(Given entries Opens)

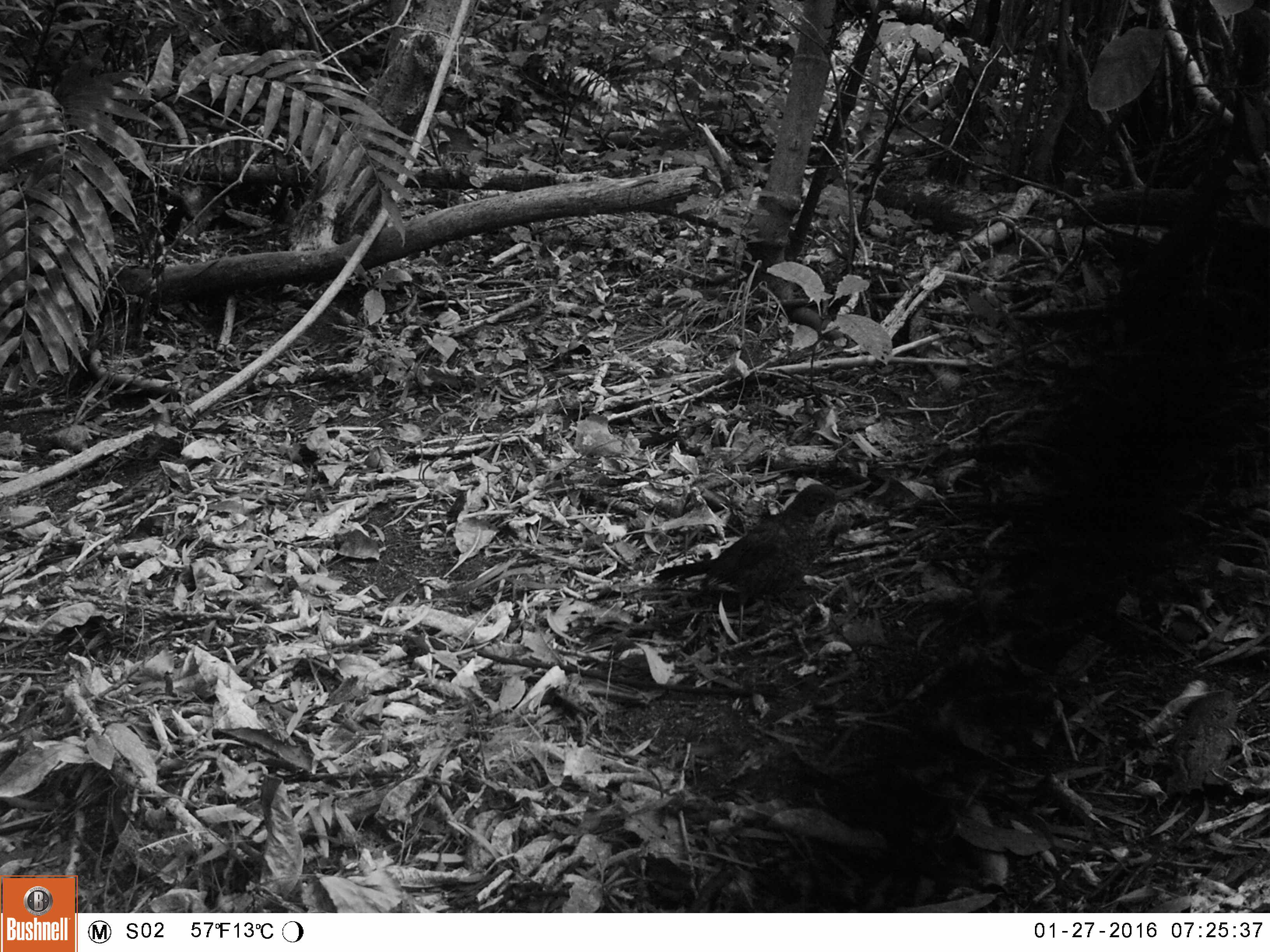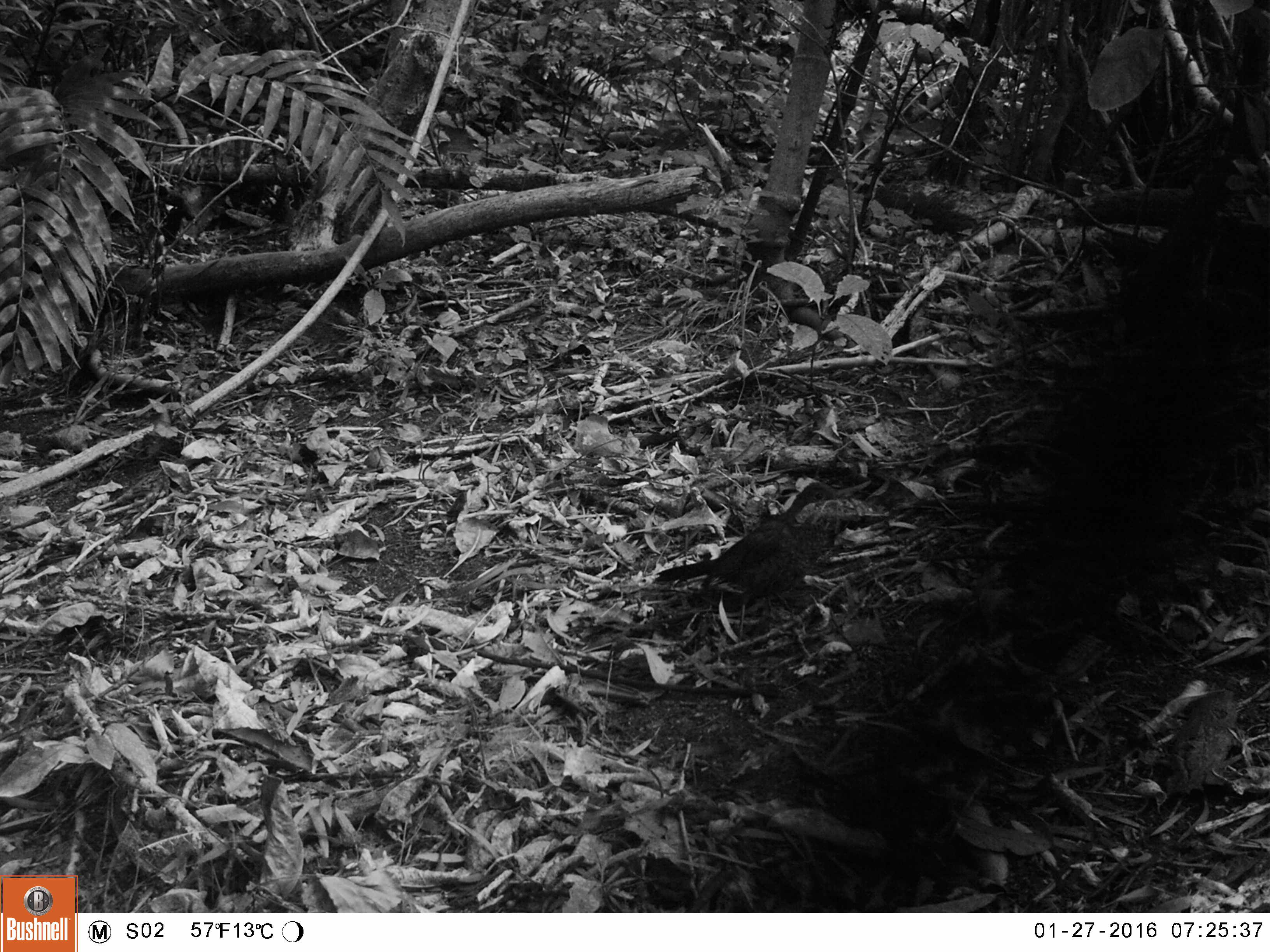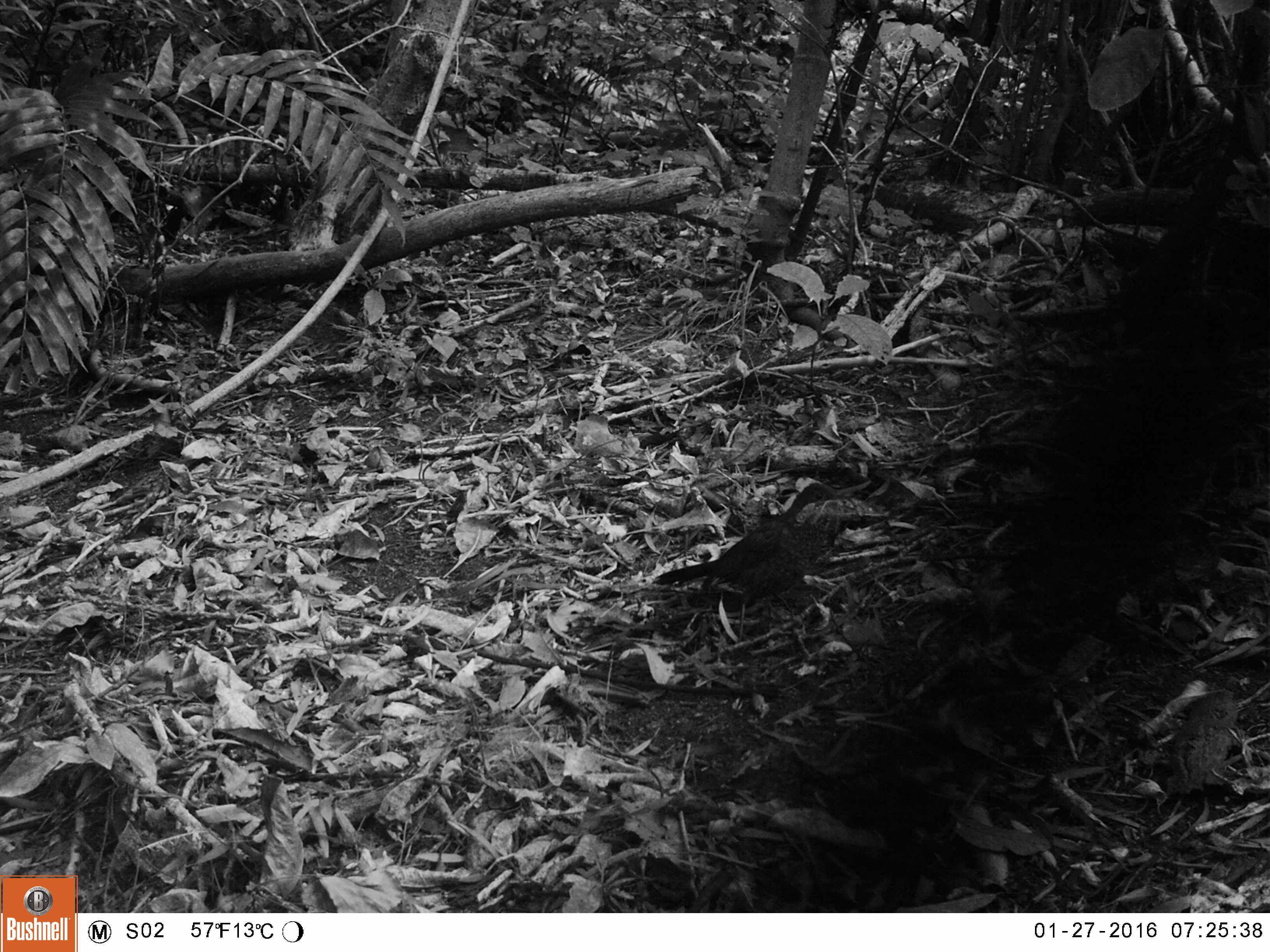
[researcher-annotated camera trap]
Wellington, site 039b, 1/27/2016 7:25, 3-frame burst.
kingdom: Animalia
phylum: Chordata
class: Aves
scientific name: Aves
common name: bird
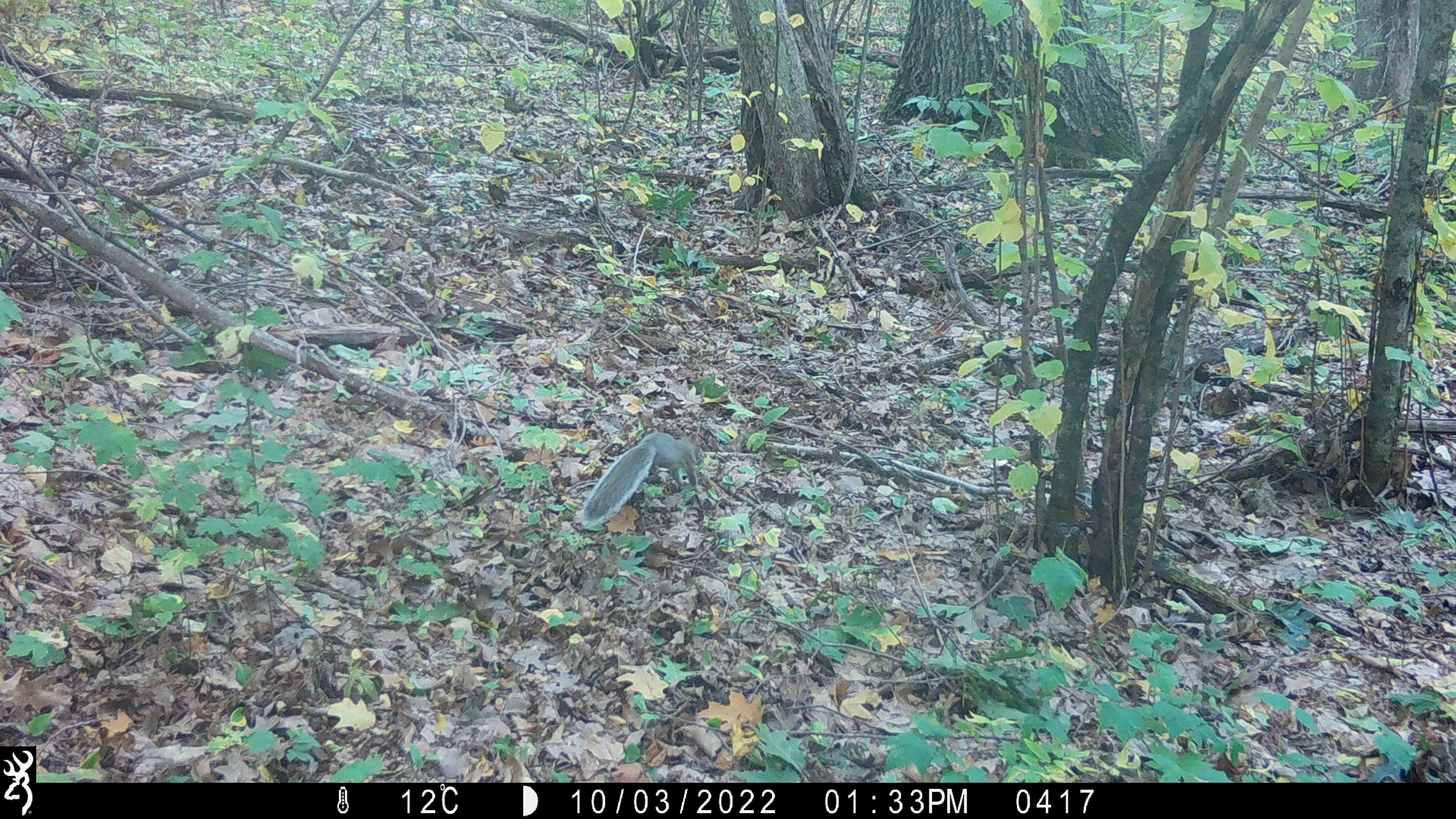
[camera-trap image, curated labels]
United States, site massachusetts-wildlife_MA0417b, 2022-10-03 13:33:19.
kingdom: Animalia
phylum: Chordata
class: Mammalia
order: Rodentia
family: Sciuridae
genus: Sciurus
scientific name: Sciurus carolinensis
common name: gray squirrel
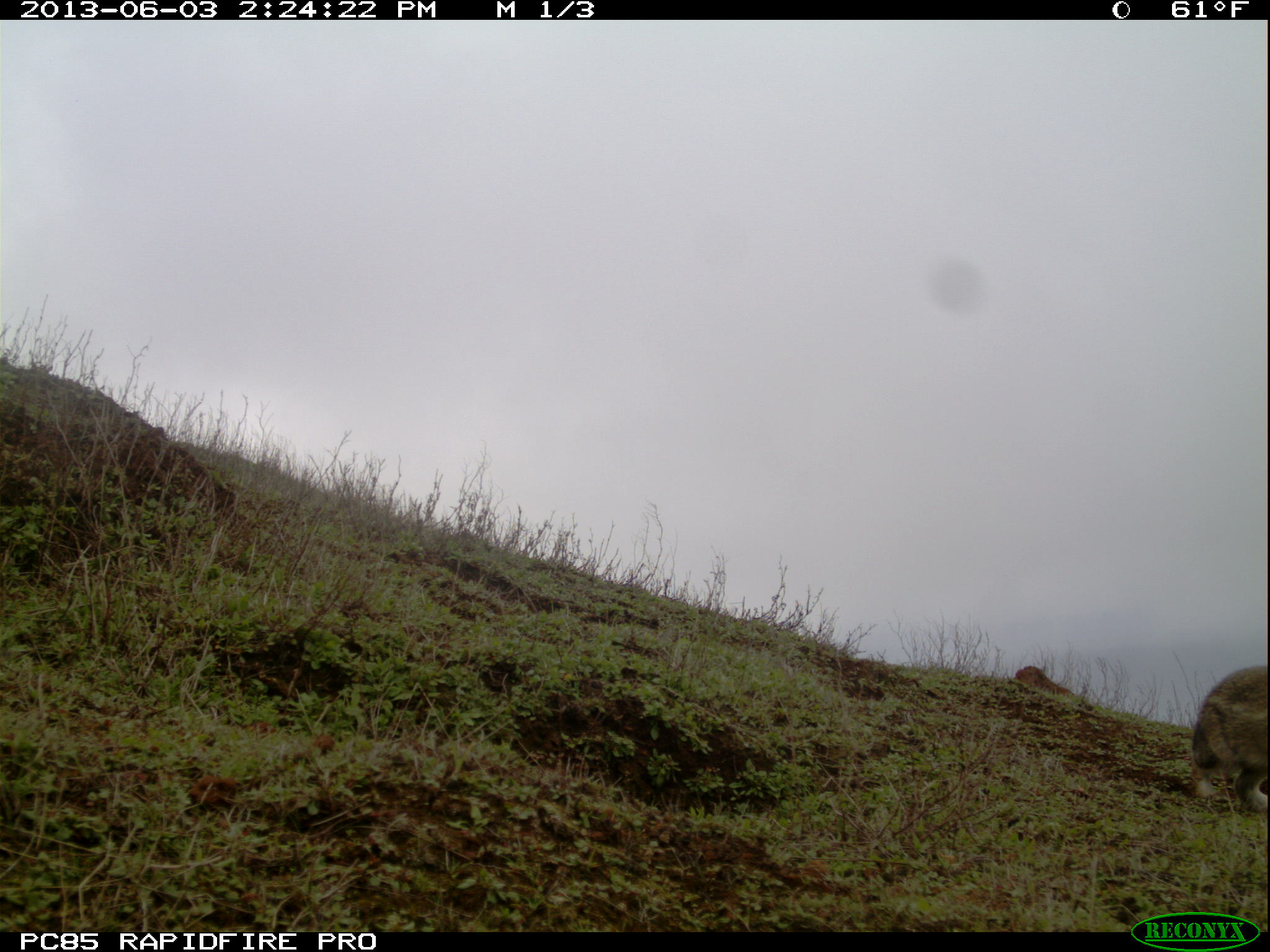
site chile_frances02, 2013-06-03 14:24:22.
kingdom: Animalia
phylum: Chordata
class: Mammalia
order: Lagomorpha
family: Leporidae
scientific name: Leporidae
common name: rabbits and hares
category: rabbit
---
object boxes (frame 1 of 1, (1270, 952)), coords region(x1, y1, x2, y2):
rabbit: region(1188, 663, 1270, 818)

(Given entries Closes)

Before copying, set the pictures aside; then reproduce each entry above exactly.

[researcher-annotated camera trap]
Wellington, site 039b, 1/27/2016 7:25, 3-frame burst.
kingdom: Animalia
phylum: Chordata
class: Aves
scientific name: Aves
common name: bird
[camera-trap image, curated labels]
United States, site massachusetts-wildlife_MA0417b, 2022-10-03 13:33:19.
kingdom: Animalia
phylum: Chordata
class: Mammalia
order: Rodentia
family: Sciuridae
genus: Sciurus
scientific name: Sciurus carolinensis
common name: gray squirrel
site chile_frances02, 2013-06-03 14:24:22.
kingdom: Animalia
phylum: Chordata
class: Mammalia
order: Lagomorpha
family: Leporidae
scientific name: Leporidae
common name: rabbits and hares
category: rabbit
---
object boxes (frame 1 of 1, (1270, 952)), coords region(x1, y1, x2, y2):
rabbit: region(1188, 663, 1270, 818)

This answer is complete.